Begitulah artis kenamaan tahun 1980-1990 Fariz Harja, menyorot penggunaan radio komunikasi dua arah dalam lirik lagunya. Dan, Mak Katik tidak sungkan-sungkan masuk ke dunia itu, walau sekadar mengucapkan “Assalamualaikum.”
Di samping kantor Dekan FKIP UMSB itu, berdiri megah sebuah antene tiga kumis berketinggian sekitar sepuluh meter, tersambung dengan kabel ke perangkat radio di ruang kerja Mak Katik.
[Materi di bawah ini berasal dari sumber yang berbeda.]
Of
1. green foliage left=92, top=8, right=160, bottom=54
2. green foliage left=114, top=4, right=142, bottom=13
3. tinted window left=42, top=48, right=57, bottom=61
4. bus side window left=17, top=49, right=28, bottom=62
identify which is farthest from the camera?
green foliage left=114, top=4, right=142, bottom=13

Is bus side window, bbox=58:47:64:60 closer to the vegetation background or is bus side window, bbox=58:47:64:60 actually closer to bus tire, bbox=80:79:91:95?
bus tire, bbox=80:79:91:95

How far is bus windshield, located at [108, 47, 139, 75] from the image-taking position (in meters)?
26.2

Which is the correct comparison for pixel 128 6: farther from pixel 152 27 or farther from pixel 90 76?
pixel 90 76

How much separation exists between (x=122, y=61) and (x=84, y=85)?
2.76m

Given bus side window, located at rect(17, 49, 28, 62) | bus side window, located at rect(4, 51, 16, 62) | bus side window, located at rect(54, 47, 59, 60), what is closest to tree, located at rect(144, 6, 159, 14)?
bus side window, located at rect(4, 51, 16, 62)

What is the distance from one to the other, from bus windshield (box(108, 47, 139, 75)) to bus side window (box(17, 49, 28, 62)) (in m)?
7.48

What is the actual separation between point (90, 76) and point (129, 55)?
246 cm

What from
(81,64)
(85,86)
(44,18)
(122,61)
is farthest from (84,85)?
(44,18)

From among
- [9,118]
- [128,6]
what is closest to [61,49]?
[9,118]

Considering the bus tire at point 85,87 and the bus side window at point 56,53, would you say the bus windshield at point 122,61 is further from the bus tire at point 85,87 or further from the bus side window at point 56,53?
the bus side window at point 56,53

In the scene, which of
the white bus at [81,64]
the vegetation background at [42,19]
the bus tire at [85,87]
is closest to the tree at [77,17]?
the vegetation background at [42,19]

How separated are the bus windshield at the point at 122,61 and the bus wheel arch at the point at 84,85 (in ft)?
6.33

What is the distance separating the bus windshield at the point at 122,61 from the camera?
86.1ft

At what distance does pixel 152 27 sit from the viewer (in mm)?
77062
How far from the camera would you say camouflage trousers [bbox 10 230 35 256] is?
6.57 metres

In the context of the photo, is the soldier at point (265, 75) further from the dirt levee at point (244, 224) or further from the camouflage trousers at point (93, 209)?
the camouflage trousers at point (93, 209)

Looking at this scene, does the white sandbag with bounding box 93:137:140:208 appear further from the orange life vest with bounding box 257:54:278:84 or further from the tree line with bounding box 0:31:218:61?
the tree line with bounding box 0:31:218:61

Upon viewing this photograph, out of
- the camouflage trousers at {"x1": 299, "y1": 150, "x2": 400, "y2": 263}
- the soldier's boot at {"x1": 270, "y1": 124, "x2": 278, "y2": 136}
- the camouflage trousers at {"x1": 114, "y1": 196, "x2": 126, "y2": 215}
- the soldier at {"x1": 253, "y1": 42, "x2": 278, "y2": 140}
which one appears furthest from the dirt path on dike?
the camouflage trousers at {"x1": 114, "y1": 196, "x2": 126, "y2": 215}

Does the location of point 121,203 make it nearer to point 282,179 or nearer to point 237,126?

Di kediamannya, di kawasan Guguk Malintang, juga demikian. Di kap mobil toyota kijangnya nan berwarna putih, juga ada antene portabel.
Pokoknya, untuk dunia yang satu itu, Mak Katiklah satu-satunya warga Muhammadiyah yang memasuki sepenuhnya.
Bercerita tentang Mak Katik, sungguh tidak akan ada habisnya. Banyak sisi-sisi keteladanan yang amat patut ditiru oleh AMM saat ini. Caranya berinteraksi dan memotivasi, sungguh amat mengena!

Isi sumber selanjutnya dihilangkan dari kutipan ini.